As we tie up loose ends in preparation for our trip west, I have vowed to get out almost every day to paint a bit. Just a tiny piece, something with a low stress quotient, to stay limber. After winterizing the lawn mower and weed trimmer, I went out to paint this little maple that caught my eye. I fell in love with the light bouncing into the shadowed side of the shed and the near-incandescent illumination of the leaves.

"Burst of Autumn"
5x7, oil/panel

I'm still using the water-miscible oils. A reader asked if it was because I've developed a sensitivity to mineral spirits. Thankfully, no. Some of my students have started to use them, and I want to expand my knowledge base. So far, I find them a little stiffer than what I'm used to. They seem to call for a bit of medium, which I refuse to use because I want to keep things simple. I add just a tad of water if needed.

Friday, November 6, 2009

Home Again - 4-Color Palette


"Four-Color Fall" 5x7, oil/panel


I'm home again, finally. And it's surprising how long it takes to catch up on business after being "out of the office" for nearly two weeks! In addition, I've also started research for an assignment from The Artist's Magazine on plein air equipment and materials. But this afternoon, I decided to take a break and paint before the fall foliage completely disappears on Campobello Island.

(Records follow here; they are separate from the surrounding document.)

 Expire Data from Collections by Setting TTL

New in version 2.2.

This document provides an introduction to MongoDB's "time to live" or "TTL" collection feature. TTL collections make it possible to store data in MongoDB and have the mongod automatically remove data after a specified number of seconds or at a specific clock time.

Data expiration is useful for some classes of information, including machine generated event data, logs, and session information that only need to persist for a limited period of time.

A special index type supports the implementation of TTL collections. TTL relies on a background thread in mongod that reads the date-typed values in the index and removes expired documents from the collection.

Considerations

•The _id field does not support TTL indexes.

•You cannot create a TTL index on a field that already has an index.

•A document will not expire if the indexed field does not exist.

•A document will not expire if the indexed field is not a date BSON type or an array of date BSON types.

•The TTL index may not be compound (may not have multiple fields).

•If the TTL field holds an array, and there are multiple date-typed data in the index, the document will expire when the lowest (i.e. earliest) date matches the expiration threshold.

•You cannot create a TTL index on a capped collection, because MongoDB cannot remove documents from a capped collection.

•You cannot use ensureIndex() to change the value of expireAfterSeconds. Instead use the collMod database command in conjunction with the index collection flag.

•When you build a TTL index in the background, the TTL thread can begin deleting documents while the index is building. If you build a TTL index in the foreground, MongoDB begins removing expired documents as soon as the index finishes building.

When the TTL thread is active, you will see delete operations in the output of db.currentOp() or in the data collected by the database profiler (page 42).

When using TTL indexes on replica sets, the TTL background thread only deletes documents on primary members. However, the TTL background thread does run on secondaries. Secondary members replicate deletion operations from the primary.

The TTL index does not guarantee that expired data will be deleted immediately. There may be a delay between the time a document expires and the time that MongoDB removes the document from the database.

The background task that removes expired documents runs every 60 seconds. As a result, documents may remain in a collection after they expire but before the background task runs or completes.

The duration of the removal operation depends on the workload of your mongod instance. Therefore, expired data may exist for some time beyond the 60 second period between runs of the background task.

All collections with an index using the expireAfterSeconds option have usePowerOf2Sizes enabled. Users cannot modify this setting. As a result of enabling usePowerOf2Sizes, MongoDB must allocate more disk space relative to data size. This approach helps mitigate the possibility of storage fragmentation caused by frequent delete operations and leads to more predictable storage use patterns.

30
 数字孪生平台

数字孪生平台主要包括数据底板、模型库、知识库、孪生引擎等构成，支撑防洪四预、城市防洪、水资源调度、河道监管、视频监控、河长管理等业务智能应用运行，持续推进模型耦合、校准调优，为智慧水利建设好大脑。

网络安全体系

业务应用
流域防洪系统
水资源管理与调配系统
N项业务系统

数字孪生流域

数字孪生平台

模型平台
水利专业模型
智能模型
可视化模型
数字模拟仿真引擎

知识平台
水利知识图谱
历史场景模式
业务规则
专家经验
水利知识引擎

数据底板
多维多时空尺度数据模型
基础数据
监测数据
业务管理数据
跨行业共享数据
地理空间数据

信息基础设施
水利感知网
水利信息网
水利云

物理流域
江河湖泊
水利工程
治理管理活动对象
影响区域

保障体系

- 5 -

I've put away the turps and pulled out the water-miscible oils. I'm using only four colors from Grumbacher's Max line of paints. These are: Cadmium Yellow Medium, Cadmium Red, Ultramarine Blue, and Ivory Black (plus Titanium White.) I've also switched to using Grumbacher synthetic bristle brushes. Last time, as you may recall, I used my natural hog bristles. That was a mistake, because the bristles swell and get somewhat floppy when wet with water. My synthetic flats worked well for today's piece, but they are still a bit too new. I'll need to wear them down a bit.

Finally, I worked on a sheet of Ampersand Gessobord sealed with Golden's GAC-100 and then a single coat of Golden Acrylic Gesso. It had just the right amount of absorbency for me.

Okay, now it's back to research!


Sunday, November 1, 2009

Sedona Plein Air Festival - Last Day

Today was the last day of the public sale. For entertainment (both for me and for visitors), I pulled out the demo I'd done on Monday and decided to finish it up. I went back to the same location at the same time and spent another 30 minutes or so pulling it together. Here's the result:

"Noontime Cliffs" 9x12, oil

After that, I decided to tackle a new piece. I had a single 8x10 left, and after popping it into an Art Cocoon, I went to town. It was a fun scene, right outside the Sedona Arts Center.

"Stop & Buy" 8x10, oil

And now, it's over. At 3 p.m., artists began to take down what paintings were left and say their goodbyes. There's always a few "orphan" artists left - those who aren't going home immediately - and I was one of them, so I had dinner with the others at the Oak Creek Brewery in Tlaquepaque. Good night, everyone!

Now it's off to bed, then packing early in the morning, and catching the shuttle to the Phoenix airport. I'm already missing my new pals, and looking forward to seeing them again next year - if not sooner.